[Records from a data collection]
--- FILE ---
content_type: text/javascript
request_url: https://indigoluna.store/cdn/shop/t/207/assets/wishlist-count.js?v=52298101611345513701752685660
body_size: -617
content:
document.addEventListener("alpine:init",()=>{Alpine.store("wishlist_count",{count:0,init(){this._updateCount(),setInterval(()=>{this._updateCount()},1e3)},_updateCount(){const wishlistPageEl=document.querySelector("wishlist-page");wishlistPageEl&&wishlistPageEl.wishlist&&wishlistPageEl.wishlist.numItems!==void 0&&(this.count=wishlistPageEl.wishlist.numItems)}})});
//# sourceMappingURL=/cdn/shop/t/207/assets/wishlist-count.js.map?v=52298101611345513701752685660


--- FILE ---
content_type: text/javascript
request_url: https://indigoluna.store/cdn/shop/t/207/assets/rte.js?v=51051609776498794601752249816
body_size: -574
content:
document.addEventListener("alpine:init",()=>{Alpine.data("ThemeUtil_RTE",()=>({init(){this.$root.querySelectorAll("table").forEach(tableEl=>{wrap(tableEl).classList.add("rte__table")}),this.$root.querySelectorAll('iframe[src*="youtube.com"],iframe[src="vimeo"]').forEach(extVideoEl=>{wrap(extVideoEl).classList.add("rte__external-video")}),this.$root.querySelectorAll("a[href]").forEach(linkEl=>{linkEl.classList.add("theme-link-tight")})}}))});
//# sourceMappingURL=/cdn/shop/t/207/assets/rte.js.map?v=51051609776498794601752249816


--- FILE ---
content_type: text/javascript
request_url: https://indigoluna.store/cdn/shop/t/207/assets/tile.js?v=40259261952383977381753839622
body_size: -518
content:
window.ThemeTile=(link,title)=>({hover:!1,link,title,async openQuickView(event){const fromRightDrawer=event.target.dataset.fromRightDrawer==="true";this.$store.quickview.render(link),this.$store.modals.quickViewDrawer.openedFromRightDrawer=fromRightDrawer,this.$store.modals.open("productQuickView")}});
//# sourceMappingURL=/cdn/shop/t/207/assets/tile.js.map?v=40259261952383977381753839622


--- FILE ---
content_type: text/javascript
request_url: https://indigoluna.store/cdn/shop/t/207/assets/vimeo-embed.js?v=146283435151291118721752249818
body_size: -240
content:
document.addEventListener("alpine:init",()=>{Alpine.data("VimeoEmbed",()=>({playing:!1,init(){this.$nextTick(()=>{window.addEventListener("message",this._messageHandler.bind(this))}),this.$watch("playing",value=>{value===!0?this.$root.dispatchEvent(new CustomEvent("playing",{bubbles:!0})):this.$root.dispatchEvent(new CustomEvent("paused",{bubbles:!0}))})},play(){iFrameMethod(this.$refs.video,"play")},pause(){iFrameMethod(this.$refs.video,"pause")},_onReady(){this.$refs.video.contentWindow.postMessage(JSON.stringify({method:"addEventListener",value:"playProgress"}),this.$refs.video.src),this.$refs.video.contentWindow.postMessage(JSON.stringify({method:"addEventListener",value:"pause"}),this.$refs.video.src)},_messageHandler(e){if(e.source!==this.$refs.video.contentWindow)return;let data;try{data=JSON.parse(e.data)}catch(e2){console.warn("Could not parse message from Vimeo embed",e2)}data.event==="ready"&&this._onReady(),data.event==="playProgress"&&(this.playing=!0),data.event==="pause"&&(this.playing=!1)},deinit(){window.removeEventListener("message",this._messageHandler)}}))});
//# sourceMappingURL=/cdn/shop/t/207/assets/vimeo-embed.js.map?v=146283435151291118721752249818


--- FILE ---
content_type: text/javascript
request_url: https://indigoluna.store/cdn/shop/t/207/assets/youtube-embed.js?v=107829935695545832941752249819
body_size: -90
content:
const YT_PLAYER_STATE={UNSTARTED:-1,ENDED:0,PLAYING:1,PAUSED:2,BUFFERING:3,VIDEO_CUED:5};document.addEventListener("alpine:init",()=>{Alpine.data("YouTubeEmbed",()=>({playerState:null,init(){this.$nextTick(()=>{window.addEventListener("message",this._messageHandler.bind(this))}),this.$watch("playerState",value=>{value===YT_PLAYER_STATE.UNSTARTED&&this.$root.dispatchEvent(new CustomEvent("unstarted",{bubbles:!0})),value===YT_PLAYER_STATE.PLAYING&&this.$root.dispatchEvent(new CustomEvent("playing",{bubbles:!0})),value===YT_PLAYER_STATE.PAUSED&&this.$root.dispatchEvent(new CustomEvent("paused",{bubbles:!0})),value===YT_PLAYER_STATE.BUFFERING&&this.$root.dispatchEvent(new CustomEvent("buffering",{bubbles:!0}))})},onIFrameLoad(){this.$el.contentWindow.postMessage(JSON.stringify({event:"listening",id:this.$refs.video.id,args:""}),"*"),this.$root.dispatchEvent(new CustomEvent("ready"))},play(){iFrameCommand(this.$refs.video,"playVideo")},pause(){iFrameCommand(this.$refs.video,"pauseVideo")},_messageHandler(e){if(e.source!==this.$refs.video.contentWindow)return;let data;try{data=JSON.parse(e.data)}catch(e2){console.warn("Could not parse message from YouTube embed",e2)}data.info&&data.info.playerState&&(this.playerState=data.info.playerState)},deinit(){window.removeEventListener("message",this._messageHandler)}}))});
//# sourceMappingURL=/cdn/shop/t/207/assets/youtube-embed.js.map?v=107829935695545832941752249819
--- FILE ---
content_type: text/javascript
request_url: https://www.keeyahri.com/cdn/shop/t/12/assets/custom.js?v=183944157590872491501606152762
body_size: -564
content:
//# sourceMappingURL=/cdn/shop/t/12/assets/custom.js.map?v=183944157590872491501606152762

» How to complete this task
Copy whichever lines of the records above contain the word "count".

» Output
request_url: https://indigoluna.store/cdn/shop/t/207/assets/wishlist-count.js?v=52298101611345513701752685660
document.addEventListener("alpine:init",()=>{Alpine.store("wishlist_count",{count:0,init(){this._updateCount(),setInterval(()=>{this._updateCount()},1e3)},_updateCount(){const wishlistPageEl=document.querySelector("wishlist-page");wishlistPageEl&&wishlistPageEl.wishlist&&wishlistPageEl.wishlist.numItems!==void 0&&(this.count=wishlistPageEl.wishlist.numItems)}})});
//# sourceMappingURL=/cdn/shop/t/207/assets/wishlist-count.js.map?v=52298101611345513701752685660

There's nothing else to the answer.